Start Source text

Archive for April, 2010


Embedding Cassandra into your JavaEE AppServer

Recently I started some tests with Apache Cassandra. Sincerely I got impressed with its aptitude to horizontally scale and therefore to handle load increase. Among its main virtues are:

  • Ability of replacing failed nodes without downtime
  • Complete absence of a single point for failure. Every node is identical in regard to functionality

not to mention a few other features.
But still there is one point that bothers me: I still see it and its API as a foundation thing. Something like JGroups turned into. JGroups is largely used nowadays but rarely directly by the application developer. You use it indirectly when you use a clustered JBoss or JBoss TreeCache or Infinispan.
One of these responsibilities that still lies on application developer is the fail over capacity. When you connect to a Cassandra Database node through your application you still need to fetch through its JMX API the rest of the nodes that are part of this cluster, otherwise if this node fails even though your Cassandra cluster is still up and healthy your application won’t know how to connect to it. Another possibility (and in fact this is a recommendation even if you retrieve this node list) is to have a list of reliable servers to serve as bootstrap connection servers but remember Murphy Law even all the servers on this list may go down so you still need to retrieve the whole list for failing over.
So, in summary we have something like what is depicted on the following picture:

Cassandra Regular usage thru JCA and Thrift

Cassandra Regular usage thru JCA and Thrift

Note that there is an iherent complexity in this solution, the JCA connector will be responsible for keeping a list of fail over nodes, something a Cassandra instance already does, so we end up violating the DRY principle.
But what alternatives do we have?

The StorageProxy API

It turns out that CassandraDaemon class (the main one responsible for starting up a Cassandra node) does only a few things that we can embed into our application, or should I say into our JCA Connector since in a JavaEE this is the only place you should be spawning threads and opening files directly from filesystem.
In fact those few steps are properly described on Cassandra Wiki.
Then if you take what we could call a regular approach you’d spawn the embedded Cassandra and perform a connection to localhost in order to communicate make the application talk to the Cassandra Server you’ll end up having an unecessary network communication that could reduce performance by increasing latency. It turns out that this can be avoided too by using the (not so stable) StorageProxy API.

End Source text
Start Records supplied

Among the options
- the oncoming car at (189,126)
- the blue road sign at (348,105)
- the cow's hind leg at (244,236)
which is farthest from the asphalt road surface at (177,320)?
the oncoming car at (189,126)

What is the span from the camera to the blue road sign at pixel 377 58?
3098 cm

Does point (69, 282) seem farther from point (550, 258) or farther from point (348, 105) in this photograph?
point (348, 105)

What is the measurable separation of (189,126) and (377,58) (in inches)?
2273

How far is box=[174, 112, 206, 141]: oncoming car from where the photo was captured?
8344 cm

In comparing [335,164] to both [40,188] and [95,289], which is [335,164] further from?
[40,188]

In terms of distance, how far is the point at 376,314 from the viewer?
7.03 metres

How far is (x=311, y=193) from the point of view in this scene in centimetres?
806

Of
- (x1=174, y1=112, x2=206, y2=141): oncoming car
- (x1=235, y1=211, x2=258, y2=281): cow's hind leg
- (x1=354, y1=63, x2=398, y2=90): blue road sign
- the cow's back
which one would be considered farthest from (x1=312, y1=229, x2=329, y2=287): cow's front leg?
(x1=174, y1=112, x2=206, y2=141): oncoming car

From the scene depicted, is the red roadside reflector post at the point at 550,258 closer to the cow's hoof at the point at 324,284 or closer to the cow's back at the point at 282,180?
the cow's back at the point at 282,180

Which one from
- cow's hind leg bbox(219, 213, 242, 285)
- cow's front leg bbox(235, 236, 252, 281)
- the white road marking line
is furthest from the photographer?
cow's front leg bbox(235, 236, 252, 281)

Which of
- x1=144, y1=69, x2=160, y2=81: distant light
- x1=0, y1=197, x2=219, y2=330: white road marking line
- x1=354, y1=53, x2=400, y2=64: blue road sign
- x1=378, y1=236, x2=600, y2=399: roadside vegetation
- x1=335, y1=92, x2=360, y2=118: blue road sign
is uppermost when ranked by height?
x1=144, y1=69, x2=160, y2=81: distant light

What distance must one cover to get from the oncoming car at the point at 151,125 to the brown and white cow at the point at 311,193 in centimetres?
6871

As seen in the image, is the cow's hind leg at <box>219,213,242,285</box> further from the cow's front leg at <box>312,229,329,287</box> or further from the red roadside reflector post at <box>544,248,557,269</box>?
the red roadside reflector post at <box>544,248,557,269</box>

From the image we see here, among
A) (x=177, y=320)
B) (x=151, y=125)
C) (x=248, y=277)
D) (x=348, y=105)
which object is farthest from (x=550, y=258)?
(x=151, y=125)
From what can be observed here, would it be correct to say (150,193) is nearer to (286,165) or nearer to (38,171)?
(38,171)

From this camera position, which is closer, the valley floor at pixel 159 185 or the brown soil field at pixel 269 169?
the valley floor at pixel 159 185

End Records supplied

● Problem set
**A.** Answer each question using the Cassandra post.
(i) What principle does the post say is violated when the JCA connector keeps a list of fail-over nodes?
(ii) Which class does the post identify as the main one responsible for starting up a Cassandra node?
(iii) Which API does the post say can be used to avoid unnecessary network communication with an embedded Cassandra?
**B.** Reproduce word for word the passage of the Cassandra post starting with "not to mention" and going on through "TreeCache or Infinispan.".
**C.** Condense the Cassandra post's paragraph beginning "One of these responsibilities that still lies on application developer" into a short bulleted list that keeps its main facts.

● Exercise answers
**A.**
(i) The DRY principle.
(ii) CassandraDaemon.
(iii) The StorageProxy API.

**B.**
not to mention a few other features.
But still there is one point that bothers me: I still see it and its API as a foundation thing. Something like JGroups turned into. JGroups is largely used nowadays but rarely directly by the application developer. You use it indirectly when you use a clustered JBoss or JBoss TreeCache or Infinispan.

**C.**
- Fail-over capacity is still the application developer's responsibility.
- An application connected to one Cassandra node must fetch the cluster's other nodes through the JMX API. Otherwise, if that node fails, the application cannot reconnect even though the cluster is still up and healthy.
- Another option is a list of reliable servers that act as bootstrap connection servers. This is recommended even when the node list is retrieved.
- Every server on that list may also go down, so the whole node list is still needed for failing over.